Asselborn : Du point de vue de la Hongrie, les traités de l’UE sont une pierre d’achoppement pour les thèses nationalistes et illibérales d’Orbán. C’est le cas depuis 2010. La tension polonaise s’aggrave en matière de responsabilité et de solidarité dans la politique migratoire européenne. L’accueil massif de réfugiés ukrainiens a montré que la Pologne pouvait faire les choses différemment. Bien sûr, ce serait plus facile si, comme avant décembre 2015, un gouvernement en place en Pologne savait que la solidarité sur cette question n’est pas une option, mais une obligation. La Hongrie sous Orbán était et reste un pays que nous devons traîner dans l’Union européenne sans vouloir nous appartenir.

PAPULE: Où voyez-vous les points faibles des décisions d’asile des ministres de l’intérieur de l’UE ?

Asselborn : Premièrement : nous n’avons pas réussi à exempter les parents avec enfants des procédures d’asile accélérées aux frontières extérieures. J’espère que cela pourra encore être corrigé lors du trilogue avec le Parlement européen. Deuxièmement : la plus grande faiblesse du précédent compromis sur l’asile est la soi-disant solidarité flexible. Je crains qu’au final, de nombreux pays refusent d’accepter des réfugiés et, en retour, préfèrent payer les 20 000 euros prescrits par réfugié rejeté. De leur point de vue, c’est beaucoup moins cher et cela évite des ennuis politiques.

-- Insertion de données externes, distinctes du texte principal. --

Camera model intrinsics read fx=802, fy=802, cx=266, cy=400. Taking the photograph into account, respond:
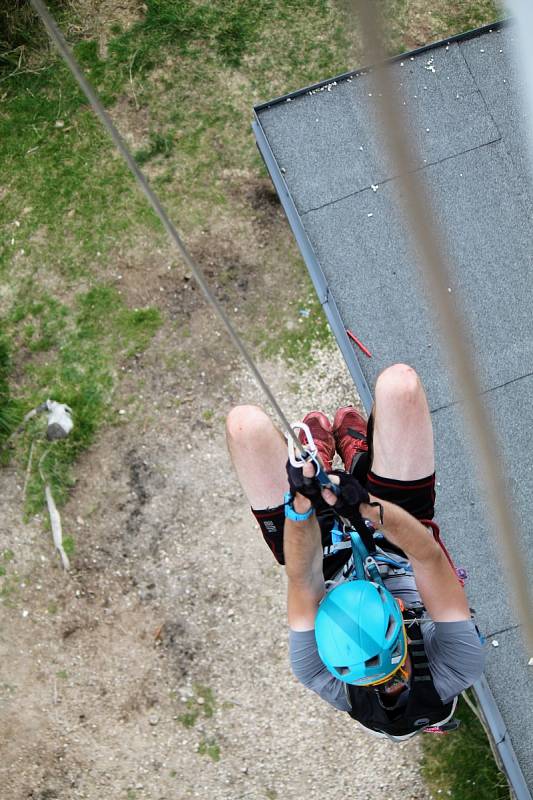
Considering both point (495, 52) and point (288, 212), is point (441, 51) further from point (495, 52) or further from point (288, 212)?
point (288, 212)

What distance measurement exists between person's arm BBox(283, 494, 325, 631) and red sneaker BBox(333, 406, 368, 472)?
2.64 feet

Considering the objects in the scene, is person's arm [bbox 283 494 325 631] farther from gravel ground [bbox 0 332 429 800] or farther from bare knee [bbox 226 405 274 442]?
gravel ground [bbox 0 332 429 800]

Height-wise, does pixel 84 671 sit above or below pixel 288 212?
below

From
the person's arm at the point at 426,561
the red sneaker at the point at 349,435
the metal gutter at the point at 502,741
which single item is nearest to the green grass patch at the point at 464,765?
the metal gutter at the point at 502,741

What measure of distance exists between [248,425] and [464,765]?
7.30ft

L’indemnité de relocalisation pour les réfugiés déboutés aurait dû être beaucoup plus élevée, au moins 30 000 euros par personne, comme initialement proposé. Il existe désormais un très grand danger que les pays situés aux frontières extérieures de l’UE, comme l’Italie ou la Grèce, ne soient pas en mesure de répartir davantage les migrants qu’ils ont accueillis parce qu’ils leur enlèvent trop peu de pays.